Tout au bout du quartier Ali Bay de Tanger, Khadija gît par terre, dans un lieu d’une saleté répugnante, entourée de ses chatons maigres et d’une nuée des sacs-poubelle et de bouteilles en plastique, son corps endormi porte la trace de toutes les souffrances qu’elle a vécues.


Rédigé par : Ahlam Ghajjou

Les conditions de vie déplorables de khadija - Crédit : Ahlam Ghajjou


Cette quadragénaire balafrée est sans toit depuis plus de 20 ans. Jeune, elle est détenue en prison pendant 6 mois à cause d’une empoignade avec sa belle-mère. Après sa sortie, son père l’expulse de la maison, poussant ainsi sa fille, une jeune de 21 ans, à errer dans la rue.

Tirée de son sommeil, effarée par le bruit de mes pas, elle se montre d’abord hésitante à ouvrir son cœur et à me confier les causes de son sans-abrisme, de la violence qu’elle subit chaque jour, de son addiction à la drogue, et des nuits d'hiver froid…

Il lui a fallu un moment pour mettre des mots sur ce qu’elle ressent, elle prononce enfin : « D’où commencer ? »

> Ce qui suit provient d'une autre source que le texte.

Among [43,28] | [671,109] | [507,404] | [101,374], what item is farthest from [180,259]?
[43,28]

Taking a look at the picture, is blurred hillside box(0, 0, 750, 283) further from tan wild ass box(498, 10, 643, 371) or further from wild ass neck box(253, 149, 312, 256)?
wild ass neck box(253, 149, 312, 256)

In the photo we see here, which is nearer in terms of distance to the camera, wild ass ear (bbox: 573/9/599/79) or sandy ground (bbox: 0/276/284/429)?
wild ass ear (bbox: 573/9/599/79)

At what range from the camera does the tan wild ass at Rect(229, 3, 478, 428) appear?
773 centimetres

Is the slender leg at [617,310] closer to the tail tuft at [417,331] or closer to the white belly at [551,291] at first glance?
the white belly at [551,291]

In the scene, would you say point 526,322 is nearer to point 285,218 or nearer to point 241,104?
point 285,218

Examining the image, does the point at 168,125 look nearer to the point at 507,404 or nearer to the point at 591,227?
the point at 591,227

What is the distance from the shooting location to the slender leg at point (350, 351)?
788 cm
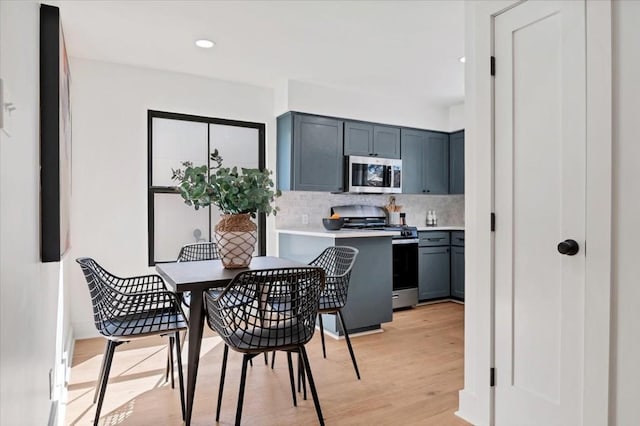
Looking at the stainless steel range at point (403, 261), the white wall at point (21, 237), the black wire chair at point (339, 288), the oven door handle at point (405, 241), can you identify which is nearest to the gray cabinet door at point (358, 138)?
the stainless steel range at point (403, 261)

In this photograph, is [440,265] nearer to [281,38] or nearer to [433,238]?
[433,238]

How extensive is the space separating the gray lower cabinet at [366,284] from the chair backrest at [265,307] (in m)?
1.56

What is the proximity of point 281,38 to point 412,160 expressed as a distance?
105 inches

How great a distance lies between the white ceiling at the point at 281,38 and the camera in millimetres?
2902

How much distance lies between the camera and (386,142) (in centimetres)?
519

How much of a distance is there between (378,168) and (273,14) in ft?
8.23

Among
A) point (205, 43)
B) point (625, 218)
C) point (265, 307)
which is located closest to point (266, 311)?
point (265, 307)

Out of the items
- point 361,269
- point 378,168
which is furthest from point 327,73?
point 361,269

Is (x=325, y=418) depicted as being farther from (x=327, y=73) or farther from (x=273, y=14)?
(x=327, y=73)

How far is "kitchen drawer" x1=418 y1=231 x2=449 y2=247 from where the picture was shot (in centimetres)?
505

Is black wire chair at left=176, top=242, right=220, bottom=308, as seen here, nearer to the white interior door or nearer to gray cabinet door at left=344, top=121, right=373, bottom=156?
gray cabinet door at left=344, top=121, right=373, bottom=156

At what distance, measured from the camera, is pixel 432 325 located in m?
4.20

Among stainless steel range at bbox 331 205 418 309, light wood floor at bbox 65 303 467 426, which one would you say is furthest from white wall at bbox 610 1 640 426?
stainless steel range at bbox 331 205 418 309

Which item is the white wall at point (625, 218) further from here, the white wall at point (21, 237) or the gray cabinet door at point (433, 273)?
the gray cabinet door at point (433, 273)
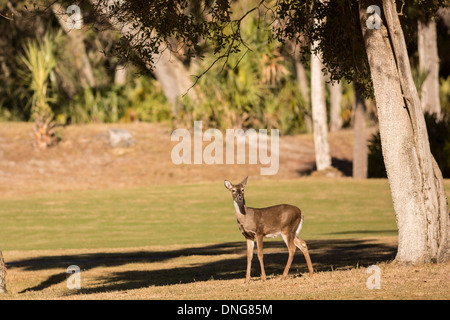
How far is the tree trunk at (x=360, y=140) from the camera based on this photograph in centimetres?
3769

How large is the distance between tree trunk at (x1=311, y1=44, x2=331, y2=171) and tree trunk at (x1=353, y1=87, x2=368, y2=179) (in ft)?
6.34

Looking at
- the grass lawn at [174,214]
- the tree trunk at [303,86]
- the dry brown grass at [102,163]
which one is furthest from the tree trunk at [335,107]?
the grass lawn at [174,214]

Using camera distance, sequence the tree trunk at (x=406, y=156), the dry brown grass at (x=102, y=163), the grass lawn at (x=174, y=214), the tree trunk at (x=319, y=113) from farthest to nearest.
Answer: the dry brown grass at (x=102, y=163) → the tree trunk at (x=319, y=113) → the grass lawn at (x=174, y=214) → the tree trunk at (x=406, y=156)

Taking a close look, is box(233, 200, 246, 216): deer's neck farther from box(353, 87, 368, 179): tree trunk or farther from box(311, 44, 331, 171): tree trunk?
box(311, 44, 331, 171): tree trunk

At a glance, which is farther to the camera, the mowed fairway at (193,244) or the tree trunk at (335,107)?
the tree trunk at (335,107)

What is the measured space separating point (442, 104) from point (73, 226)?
30.0m

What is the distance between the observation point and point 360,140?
3756 cm

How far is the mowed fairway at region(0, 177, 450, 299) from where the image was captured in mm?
13984

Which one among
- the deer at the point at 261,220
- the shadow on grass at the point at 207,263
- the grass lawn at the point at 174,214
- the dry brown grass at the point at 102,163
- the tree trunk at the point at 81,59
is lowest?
the shadow on grass at the point at 207,263

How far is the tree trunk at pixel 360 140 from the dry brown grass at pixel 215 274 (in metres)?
13.6

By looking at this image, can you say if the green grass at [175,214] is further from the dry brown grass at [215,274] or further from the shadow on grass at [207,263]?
the dry brown grass at [215,274]

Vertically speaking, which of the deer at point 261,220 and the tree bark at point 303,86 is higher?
the tree bark at point 303,86

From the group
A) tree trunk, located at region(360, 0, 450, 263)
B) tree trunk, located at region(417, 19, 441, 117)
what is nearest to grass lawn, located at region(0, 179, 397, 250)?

Elle pose sa main droite abimée sur la pomme de sa main gauche, prend une profonde respiration et soupire : « la vie dans la rue est très difficile ; on me viole, on m’agresse, on m’insulte…, mais c’est normal, je suis une femme qui vit dans la rue, je dois donc subir tout ce qui va avec " dit-elle d’un haussement d'épaules, semblant feignant accepter cette réalité douloureuse.

Les stigmates de la violence

Meurtrie, elle pose son regard sur son chaton noir, et poursuit : « Un jour, un homme a tenté de me violer, et pour me défendre, je l’ai blessé au visage avec une lame de rasoir. Quelques jours plus tard, alors que je marchais dans la rue, il m’a saisie par derrière » elle pousse un profond soupire, ses lèvres tremblent et ses yeux se voilent de larmes : « j’étais étourdie par la force de ses coups, j’avais le sang qui coule partout sur mon visage… tout ça s’est déroulé sous le regard indifférent des passants. Après cet incident, j’ai perdu mon œil droit. » confie-elle avec amertume en montrant du doigt le pansement qui masque son œil droit perdu. « Quand j’ai porté plainte au commissariat, c’est moi qui suis devenue la coupable, on m’a condamné à deux mois de prison et une amende ! c’est normal, il a ses avocats, et moi je n’ai que dieu… » dit-elle, les yeux embués de larmes.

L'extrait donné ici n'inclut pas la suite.